One of the primary reasons that good economics is not equivalent to good politics in India is that the vast majority of the population has been left out of the purview of the market and has become far too dependent on government subsidies to even fathom an alternative to it.
Oil, being a basic commodity that enters the input cost of almost every other commodity, is a topic of nationwide interest. Therefore, high oil prices are bound to raise inflation as measured by the Wholesale Price Index (WPI) and have a spillover effect on all other commodities.
The oil subsidy regime will, as in the case of fertilizers, lead to inefficiency in use. With the government acting as a price regulator even in the case of Reliance’s D-6 oil exploration block, it acts as a deterrent for private enterprises to undertake such heavy investments only to have their output priced far below market price, and be faced with delays in the disbursement of the subsidy from the government’s side.

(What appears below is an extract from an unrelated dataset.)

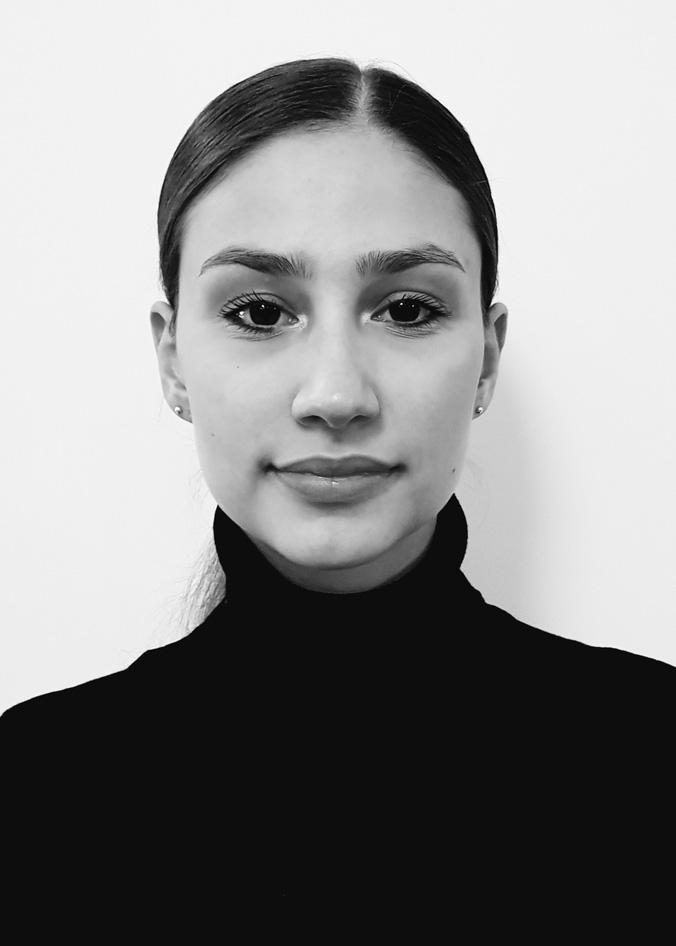 Portrait Elif Tuerkal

Having said that, however, a complete decontrol may not be recommended at this stage, given that oil constitutes 70% of India’s import bill. Hence, stepping up production is not entirely in the hands of the Indian government, since the Organization of the Petroleum Exporting Countries (Opec) is the final authority that decides the price and output.
— Tanya Sethi
I do not fully subscribe to Jayati Ghosh’s views in “A case against market reforms” (27 May). Reforms or no reforms, welfare measures are needed to safeguard the interests of people and more particularly those below the poverty line.
However, the government should keep in mind the burgeoning fiscal deficit and maintain a balance between growth and welfare measures. Hence, the government cannot completely dispense with the reform process, as the same is needed for creating employment opportunities and also to facilitate more foreign investment to become more competitive.
The high bids for eventual underperformers in the Indian Premier League (IPL) auctions are one of its few imperfections (“Looking back at IPL 2009”, 26 May). It is akin to an investor buying a stock based purely on past performance.
Yet, that these prices are eventually passed on by the sponsors to Indian consumers is a strong reflection of the resilience of the Indian economy.
While the world struggles its way through the downturn, it is India that can afford to pay for some of the most expensive professional sportsmen in the world.